Passage given

----------

893 posts in 3763 days


#13 posted 02-04-2014 01:21 PM

Hey Rick, That’s a good idea with a hole saw.
The dust is fine and would drop through the smaller hole. I’ll have to try that next time.

But that crazy wheel cutter bit looks like a medieval torture device. Too scary! Ha!

He’s drilling a 4” deep hole so the hole saw wouldn’t work. he’s also using a forstener bit which cuts large shavings and wouldn’t drop through a small hole – probably just get clogged.

I’d clamp a fence guide to the drill press and use an air hose and constantly clear the hole and work area. Do short 3/4 cuts and then blow it out, that’s the key. Cut most of the hole, drill a pilot hole, flip and finish it.

The problem with trying to drill it out first is the blowout on the back – unless you plan on flipping it and finishing the holes. I see this as a huge waste of time. Just drill the damn thing already! Ha! and don’t force it till it burns.

You might have to buy a new bit too.

View oldnovice's profile

oldnovice

7702 posts in 4455 days


#14 posted 02-04-2014 06:19 PM

I would do like renners suggested with a router, guide bushing, and template?

I use that method when I need to make holes bigger than my Forstner bits plus you get left over large diameter hole plugs.

-- "It's fine in practise but it will never work in theory"

View dhazelton's profile

dhazelton

2839 posts in 3384 days


#15 posted 02-04-2014 06:25 PM

The hole saw works if you flip the piece and attack the hole from the other side using the pilot bit as your registration. Not perfect, but it works. What’s the design that it has to be a hole in a 4 inch thick piece?

----------

Extracted records
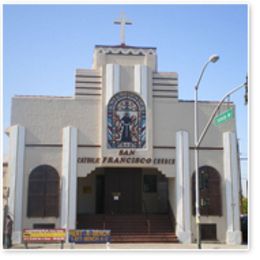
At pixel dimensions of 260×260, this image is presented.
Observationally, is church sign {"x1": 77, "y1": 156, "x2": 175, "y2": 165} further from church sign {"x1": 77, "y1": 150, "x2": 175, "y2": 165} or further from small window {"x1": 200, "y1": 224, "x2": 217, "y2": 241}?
small window {"x1": 200, "y1": 224, "x2": 217, "y2": 241}

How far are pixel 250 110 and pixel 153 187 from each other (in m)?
12.1

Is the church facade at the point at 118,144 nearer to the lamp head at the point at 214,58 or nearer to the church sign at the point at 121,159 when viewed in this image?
the church sign at the point at 121,159

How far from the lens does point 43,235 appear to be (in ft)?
69.8

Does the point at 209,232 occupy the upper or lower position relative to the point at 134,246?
upper

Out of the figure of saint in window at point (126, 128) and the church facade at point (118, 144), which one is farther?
the figure of saint in window at point (126, 128)

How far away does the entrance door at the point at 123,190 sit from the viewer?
2717 centimetres

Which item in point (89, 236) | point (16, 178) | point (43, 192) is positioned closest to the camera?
point (89, 236)

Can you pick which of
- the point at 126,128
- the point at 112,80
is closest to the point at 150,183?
the point at 126,128

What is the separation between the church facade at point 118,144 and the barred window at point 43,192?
0.16ft

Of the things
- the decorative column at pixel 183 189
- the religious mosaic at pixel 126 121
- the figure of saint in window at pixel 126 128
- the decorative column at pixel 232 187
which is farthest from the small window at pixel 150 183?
the decorative column at pixel 232 187

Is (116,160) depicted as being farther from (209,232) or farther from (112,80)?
(209,232)

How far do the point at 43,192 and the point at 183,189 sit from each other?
719 cm

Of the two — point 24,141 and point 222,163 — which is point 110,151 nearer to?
point 24,141

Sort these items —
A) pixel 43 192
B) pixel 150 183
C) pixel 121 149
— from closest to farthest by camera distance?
pixel 43 192 < pixel 121 149 < pixel 150 183
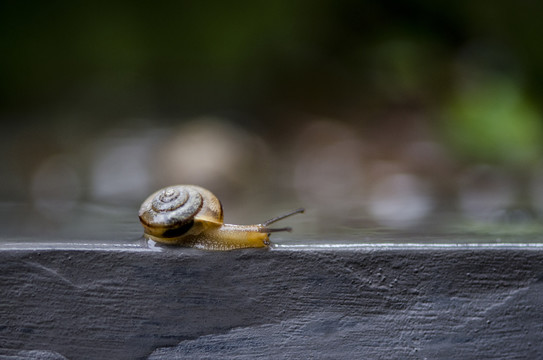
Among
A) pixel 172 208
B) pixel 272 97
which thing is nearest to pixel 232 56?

----------

Directions
In the woodworking forum thread, what does oldnovice say is left over when using a router, guide bushing, and template to make large holes?

Answer to the exercise
Large diameter hole plugs.